Madison will be absolutely rocking next Saturday as the Nebraska Cornhuskers and ESPN's College Gameday come to town. This will be Nebraska’s Big Ten debut. And, as though that wasn’t appealing enough, the Cornhuskers come in ranked #8 in the country to face the Badgers, who weigh in at #7. It’s the best game of the day, and it’ll be in Wisconsin.
And, finally, the Wisconsin weekend reached its climax with the latest iteration of the NFL’s oldest rivalry. The Packers and Bears played for the third time in the 2011 calendar year. And the Packers beat the Bears for the third time in the 2011 calendar year.
Jay Cutler managed to play the entire game this time, unlike his infamous early exit in the NFC Championship game last January. Indeed, Cutler was the centerpiece of the Bears’ offense, as Mike Martz dialed up only 12 rushing plays all afternoon against the Packers. Admittedly, the Green Bay DBs’ performances against New Orleans and Carolina should make a guy like Martz drool at the prospect of throwing the ball against them. But there was simply no balance in the Bears. They totaled just 13 yards on the ground, and the Packers’ D sacked Cutler three times while picking him off twice in a 27-17 win at Soldier Field.

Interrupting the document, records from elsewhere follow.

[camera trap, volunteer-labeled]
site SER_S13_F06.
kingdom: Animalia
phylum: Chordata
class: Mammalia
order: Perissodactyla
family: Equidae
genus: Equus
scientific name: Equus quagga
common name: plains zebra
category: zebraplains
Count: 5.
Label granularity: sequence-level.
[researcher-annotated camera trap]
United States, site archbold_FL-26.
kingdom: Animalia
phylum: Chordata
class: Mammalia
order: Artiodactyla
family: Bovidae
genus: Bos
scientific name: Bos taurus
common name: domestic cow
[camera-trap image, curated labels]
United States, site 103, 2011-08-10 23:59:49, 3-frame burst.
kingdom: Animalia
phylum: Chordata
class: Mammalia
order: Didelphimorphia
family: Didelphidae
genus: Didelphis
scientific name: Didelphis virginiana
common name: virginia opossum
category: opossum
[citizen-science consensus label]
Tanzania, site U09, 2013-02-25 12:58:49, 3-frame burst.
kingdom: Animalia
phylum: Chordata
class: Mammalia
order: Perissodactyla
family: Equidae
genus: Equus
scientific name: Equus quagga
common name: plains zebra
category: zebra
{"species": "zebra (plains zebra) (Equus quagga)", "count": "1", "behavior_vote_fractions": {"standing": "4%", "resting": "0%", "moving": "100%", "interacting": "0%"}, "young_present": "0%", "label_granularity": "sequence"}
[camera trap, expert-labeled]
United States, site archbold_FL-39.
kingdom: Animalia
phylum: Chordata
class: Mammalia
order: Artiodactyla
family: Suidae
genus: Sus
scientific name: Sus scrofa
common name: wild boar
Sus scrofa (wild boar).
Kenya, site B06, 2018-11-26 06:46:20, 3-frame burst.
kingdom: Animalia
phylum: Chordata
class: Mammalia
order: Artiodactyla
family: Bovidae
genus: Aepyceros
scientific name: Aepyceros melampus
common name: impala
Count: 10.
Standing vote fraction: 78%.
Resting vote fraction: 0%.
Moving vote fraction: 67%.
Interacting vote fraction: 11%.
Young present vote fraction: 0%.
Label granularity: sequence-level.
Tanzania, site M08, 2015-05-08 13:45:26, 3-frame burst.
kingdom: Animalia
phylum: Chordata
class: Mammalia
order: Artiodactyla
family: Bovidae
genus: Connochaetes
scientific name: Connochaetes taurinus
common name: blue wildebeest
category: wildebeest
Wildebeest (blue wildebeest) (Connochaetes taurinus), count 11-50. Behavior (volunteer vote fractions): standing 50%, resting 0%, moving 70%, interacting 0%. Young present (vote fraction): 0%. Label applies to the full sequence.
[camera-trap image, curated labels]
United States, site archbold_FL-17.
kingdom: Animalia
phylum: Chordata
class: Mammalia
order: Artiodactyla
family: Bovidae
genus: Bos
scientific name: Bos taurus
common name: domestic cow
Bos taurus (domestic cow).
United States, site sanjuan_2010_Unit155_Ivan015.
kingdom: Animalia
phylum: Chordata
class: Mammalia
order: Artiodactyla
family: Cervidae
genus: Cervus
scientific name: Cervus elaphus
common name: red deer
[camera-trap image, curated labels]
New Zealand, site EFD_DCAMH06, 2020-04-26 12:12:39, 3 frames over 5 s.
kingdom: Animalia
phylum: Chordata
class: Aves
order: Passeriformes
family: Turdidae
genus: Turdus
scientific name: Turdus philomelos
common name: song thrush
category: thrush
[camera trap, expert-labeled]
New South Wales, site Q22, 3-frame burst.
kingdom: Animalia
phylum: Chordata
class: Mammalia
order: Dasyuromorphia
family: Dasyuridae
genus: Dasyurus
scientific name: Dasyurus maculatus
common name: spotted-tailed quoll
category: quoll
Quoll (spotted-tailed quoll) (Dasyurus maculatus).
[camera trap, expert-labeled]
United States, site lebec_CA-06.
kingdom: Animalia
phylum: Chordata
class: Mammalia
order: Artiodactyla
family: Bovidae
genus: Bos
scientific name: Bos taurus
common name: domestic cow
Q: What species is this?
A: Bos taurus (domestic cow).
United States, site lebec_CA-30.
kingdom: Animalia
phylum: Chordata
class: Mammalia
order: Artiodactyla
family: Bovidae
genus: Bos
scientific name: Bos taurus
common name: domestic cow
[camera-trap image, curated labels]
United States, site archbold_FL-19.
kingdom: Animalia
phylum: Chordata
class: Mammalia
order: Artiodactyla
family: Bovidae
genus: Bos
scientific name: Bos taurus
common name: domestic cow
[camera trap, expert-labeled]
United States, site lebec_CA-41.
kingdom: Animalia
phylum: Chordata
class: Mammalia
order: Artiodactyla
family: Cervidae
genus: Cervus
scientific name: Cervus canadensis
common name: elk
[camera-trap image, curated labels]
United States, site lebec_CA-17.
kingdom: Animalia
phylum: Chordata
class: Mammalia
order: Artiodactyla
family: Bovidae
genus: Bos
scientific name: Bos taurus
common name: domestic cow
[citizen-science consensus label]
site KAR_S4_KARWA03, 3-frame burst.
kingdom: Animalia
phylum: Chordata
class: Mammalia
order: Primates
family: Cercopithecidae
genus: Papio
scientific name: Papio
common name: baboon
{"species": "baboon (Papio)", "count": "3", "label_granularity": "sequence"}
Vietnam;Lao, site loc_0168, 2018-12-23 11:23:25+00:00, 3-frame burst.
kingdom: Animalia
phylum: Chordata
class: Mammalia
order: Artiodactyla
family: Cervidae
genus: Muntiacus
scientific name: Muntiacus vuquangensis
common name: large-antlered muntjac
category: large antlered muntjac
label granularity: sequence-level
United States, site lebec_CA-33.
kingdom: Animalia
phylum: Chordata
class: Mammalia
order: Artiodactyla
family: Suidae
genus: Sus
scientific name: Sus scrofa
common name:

Green Bay’s opening drive was a thing of beauty. As the game aged, however, the beauty faded. There was lots of ugliness along the way, including the near-disaster at the end when Green Bay’s entire punt coverage team decided to swarm Hester, even though he didn’t have the ball.
In the end, though, Rodgers had a solid day (first INT of the season notwithstanding), Ryan Grant looked like his old self, and Jermichael Finley was every bit the nightmare for an opposing defense that he was supposed to be.
So the Brewers win the NL Central. The Badgers are one of the best teams in the country. And the Packers are 3-0 on the season, with all three wins coming in the Conference, and one of them coming in the Division.
September has been great. October should be so good!